- EXERCISE
The reply should hold only the lines below from the one with "Moving vote fraction: 92%." to the end, each copied exactly.

- Stored data entries

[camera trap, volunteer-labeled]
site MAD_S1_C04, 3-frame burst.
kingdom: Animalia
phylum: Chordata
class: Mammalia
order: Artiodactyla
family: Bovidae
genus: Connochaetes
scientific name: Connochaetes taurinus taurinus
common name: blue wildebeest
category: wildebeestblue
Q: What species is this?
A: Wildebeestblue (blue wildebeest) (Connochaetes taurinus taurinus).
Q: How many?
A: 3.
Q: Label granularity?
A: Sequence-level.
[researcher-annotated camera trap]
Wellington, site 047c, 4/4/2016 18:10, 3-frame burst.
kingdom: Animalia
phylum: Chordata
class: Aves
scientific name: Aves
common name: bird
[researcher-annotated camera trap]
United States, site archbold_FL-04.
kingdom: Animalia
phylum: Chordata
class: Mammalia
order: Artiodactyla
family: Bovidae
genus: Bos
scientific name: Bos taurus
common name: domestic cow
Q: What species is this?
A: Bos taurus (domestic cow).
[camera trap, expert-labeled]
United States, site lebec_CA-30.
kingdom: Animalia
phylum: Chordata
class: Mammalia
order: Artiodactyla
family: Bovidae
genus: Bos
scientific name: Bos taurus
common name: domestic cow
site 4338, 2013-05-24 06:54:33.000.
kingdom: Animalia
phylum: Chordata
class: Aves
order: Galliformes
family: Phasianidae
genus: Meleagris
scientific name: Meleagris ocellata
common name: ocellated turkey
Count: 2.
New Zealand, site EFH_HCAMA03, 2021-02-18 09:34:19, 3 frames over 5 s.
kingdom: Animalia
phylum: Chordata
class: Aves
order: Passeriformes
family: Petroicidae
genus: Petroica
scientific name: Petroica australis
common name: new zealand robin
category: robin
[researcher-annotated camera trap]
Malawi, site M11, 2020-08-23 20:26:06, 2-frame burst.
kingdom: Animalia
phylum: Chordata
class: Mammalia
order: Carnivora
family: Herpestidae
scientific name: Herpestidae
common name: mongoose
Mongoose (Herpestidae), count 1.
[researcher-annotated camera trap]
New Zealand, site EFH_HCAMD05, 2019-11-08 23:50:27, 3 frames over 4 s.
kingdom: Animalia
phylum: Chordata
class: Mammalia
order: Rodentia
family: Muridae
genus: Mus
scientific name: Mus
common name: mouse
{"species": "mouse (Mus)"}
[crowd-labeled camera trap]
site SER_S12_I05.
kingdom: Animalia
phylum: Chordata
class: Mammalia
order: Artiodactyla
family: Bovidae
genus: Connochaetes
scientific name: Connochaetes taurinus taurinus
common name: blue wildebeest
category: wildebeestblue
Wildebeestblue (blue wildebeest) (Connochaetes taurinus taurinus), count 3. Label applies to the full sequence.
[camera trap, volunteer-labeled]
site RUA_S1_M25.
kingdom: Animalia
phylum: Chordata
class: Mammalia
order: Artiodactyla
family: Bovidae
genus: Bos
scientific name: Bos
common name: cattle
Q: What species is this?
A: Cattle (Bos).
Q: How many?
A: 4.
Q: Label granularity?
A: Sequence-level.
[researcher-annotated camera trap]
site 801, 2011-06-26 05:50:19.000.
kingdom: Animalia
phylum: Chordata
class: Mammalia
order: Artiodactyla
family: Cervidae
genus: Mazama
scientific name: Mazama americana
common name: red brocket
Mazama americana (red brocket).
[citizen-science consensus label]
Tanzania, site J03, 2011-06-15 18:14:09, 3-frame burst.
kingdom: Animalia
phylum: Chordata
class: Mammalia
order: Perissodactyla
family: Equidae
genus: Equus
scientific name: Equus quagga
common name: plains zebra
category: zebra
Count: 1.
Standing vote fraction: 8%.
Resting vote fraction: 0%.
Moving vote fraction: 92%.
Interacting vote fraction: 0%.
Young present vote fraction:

- ANSWER SPACE
Moving vote fraction: 92%.
Interacting vote fraction: 0%.
Young present vote fraction:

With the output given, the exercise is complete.